An extremely fat woman falls from the sky and lands on your car. And nobody believes you. You have to prove that this incredible thing happened and that you didn’t just dream it.
In the end you succeed, but in the process you are drawn into an adventure that involves not only fat, but also vengeful mafia members, men in love with statues, and people who frequently lose and regain their memories – or their lives!
There is a woman kidnapped and locked in a box, an apartment hidden inside a water cistern, a tiger that runs across the city’s rooftops... And what a city! The streets of New York - overrun by policemen, ambulances, circus performers and a film director, who talks to God. In short, this is The Incredible Odyssey of Daniel Flow. Everyone I tell my story to underlines the variety of events and characters. And every single one of them asks me what emotional connection I have with the changes of fortune suffered by an actor who watches his fragile life crumbling around him after an unpredictable and unexplainable crash.
Well, my connection is simple: fear, fear of facing the future. I experienced this emotion not long ago in relation to my writing.
At the very young age of twenty, my first novel – an autobiography – was published (born out of my juvenile arrogance), and just a year later I wrote a play that was produced by a theatre. At this point I withdrew and stopped writing. I wasn’t sure anymore if I wanted to be a writer. And I didn’t know what kind of writer I wanted to become. I was blocked and needed some kind of wake up call, but nothing happened. And thus Daniel Flow was born. I imagined a character being paralyzed, like me, and I gave him the push that wouldn’t come to me.

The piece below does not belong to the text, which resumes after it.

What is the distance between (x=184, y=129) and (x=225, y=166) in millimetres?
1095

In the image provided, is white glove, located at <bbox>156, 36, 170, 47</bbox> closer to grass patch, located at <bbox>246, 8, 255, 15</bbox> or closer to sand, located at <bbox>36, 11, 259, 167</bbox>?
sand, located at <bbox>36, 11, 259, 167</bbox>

But you can tell that I was jealous of him because he was very lucky to be able to move past his stumbling block. As a result, I took out all of my anger on him and literally crushed him under the body of a fat woman who fell from the sky. And not being satisfied with that, I further complicated his life: gangsters, policemen, a tiger... But Daniel wasn’t intimidated. In fact, once he got the right push, he didn’t stop until he reclaimed his own life. And in my own world, I do the same: I have written a crazy, ambitious film, and I’ve had a great time doing it. And, I confess, I still have a certain arrogance left, which I’d believed lost: the arrogance of someone who believes that his stories are worth being told, heard, or - in this case – experienced on the big screen.